The judge declined to impose the additional sanction of requiring Mboup and EAI to pay Edible’s legal fees and expenses; however, he decided to strike a portion of their counterclaim that alleged Farid told Mboup he believed Edible’s employment of “‘gay individuals'” was hurting the company and the subsequent termination of gay employees. It was also alleged that Farid expressed a distrust of Black women and that the only Black female executive at Edible ultimately left the company.
Judge Thrash said striking that portion of the counterclaim was appropriate because the allegations are “irrelevant to the present claims, likely to confuse the jury, and prejudicial.”
While the judge said it was possible the allegations might help Mboup show he left Edible for reasons other than the alleged fraud scheme, he said Mboup’s justification was not relevant to counterclaims concerning Edible’s supposed breach of his employment contract and alleged breach of the covenant of good faith and fair dealing.

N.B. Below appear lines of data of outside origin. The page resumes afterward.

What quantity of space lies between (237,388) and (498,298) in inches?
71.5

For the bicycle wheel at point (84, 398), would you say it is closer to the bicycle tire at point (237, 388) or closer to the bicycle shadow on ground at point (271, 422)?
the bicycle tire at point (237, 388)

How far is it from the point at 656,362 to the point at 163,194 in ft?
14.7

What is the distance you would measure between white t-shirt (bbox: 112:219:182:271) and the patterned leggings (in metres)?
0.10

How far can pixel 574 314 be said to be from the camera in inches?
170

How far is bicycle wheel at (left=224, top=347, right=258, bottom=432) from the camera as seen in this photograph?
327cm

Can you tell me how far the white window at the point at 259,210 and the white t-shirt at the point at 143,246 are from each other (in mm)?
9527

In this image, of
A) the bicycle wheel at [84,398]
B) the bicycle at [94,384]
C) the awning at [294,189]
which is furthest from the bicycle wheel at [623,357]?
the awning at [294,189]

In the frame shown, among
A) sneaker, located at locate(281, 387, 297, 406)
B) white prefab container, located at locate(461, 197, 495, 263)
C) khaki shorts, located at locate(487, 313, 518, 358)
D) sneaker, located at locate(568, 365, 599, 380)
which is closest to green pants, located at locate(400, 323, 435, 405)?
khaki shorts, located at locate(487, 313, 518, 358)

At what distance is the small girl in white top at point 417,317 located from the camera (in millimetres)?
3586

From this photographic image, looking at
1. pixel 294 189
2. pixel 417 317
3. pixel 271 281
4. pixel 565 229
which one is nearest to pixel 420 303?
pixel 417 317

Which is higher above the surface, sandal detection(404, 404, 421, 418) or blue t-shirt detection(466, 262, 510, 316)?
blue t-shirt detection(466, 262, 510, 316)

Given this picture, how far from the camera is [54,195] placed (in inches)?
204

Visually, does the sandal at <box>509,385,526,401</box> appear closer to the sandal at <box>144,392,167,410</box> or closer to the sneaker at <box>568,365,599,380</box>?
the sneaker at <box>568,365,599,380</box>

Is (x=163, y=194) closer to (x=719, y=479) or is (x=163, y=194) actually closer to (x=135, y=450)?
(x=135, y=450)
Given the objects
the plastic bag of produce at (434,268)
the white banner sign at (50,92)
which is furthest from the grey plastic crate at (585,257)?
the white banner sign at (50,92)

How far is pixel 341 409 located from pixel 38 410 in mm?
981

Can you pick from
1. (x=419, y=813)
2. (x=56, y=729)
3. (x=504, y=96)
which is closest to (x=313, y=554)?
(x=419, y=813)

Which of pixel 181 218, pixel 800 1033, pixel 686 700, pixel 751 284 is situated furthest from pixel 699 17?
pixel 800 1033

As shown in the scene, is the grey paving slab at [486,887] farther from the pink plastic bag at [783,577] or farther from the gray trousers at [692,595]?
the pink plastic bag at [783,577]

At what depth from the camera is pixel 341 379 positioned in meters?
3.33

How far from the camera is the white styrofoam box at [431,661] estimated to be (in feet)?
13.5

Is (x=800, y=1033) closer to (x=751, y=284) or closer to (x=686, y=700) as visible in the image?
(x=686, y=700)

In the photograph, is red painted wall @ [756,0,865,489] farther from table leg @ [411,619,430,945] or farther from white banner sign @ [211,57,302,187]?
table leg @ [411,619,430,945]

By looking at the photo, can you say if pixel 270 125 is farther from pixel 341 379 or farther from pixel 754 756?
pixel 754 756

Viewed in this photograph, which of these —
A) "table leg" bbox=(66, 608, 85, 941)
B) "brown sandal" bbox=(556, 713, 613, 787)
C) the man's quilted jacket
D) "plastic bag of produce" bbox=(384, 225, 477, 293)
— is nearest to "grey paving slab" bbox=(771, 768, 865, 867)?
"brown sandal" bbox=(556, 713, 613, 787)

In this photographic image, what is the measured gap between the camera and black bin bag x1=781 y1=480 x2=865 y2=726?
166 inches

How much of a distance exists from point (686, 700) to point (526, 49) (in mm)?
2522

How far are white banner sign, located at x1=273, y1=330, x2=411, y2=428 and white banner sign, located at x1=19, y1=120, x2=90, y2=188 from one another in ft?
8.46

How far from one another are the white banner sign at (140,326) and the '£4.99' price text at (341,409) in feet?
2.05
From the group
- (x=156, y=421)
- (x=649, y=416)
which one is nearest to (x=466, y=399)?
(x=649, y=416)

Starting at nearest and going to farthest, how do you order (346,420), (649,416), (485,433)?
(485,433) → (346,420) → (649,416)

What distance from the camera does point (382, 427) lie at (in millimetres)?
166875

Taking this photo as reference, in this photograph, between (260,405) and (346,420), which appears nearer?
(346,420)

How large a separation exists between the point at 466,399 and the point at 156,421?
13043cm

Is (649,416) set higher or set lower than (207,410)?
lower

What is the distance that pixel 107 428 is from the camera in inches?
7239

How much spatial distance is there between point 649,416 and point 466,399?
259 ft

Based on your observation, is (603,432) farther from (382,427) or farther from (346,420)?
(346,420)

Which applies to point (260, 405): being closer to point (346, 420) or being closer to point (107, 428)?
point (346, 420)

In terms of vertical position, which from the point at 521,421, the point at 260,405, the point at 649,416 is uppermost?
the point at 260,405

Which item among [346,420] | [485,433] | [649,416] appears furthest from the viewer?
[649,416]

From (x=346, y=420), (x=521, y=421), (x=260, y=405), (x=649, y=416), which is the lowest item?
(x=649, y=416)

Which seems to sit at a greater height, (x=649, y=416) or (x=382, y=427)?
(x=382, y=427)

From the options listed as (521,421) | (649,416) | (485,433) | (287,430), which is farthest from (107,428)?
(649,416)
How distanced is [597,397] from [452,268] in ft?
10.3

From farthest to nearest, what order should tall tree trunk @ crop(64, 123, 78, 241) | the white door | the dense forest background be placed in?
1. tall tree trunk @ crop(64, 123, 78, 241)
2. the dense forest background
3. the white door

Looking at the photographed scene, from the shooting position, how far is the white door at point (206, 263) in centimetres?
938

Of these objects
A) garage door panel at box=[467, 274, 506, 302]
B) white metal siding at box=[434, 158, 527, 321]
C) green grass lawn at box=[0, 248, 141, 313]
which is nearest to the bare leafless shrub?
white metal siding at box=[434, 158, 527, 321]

“Mboup’s alleged conversations with Farid regarding hiring gay or Black employees do not make those claims any more or less likely to succeed,” Judge Thrash said.
In a counterclaim, Mboup and EAI alleged that Edible’s lawsuit breached an offer letter Mboup signed upon hire that promised he could engage in other business ventures and that Edible would have no right to any of the income or profits from those ventures. They also alleged breach of the covenant of good faith and fair dealing.
Judge Thrash said Edible was entitled to judgment as a matter of law on both because Mboup and EAI “failed to show evidence of — or even allege — any actions taken by Edible” to cause reputational harm. The two, he said, appeared to have abandoned “any notion” of economic damages previously.
Representatives of the parties did not respond immediately to requests for comment.
Edible Arrangements is represented by Richard Lance Robbins, Catherine Clare Sullivan, Jason Alloy, Ryand Read and Matthew T. Parrish of Robbins Alloy Belinfante Littlefield LLC.
Mboup and E.A. International are represented by Kevin L. Ward, Christopher James Williams and Andrea Lynn Pawlak of Schulten Ward Turner & Weiss LLP, by Michael R. Cavendish of Cavendish Partners PA and by Donald Franklin Samuel of Garland Samuel & Loeb PC.
The case is Edible Arrangements LLC v. Mboup et al., case number 1:23-cv-01158, in the U.S. District Court for the Northern District of Georgia.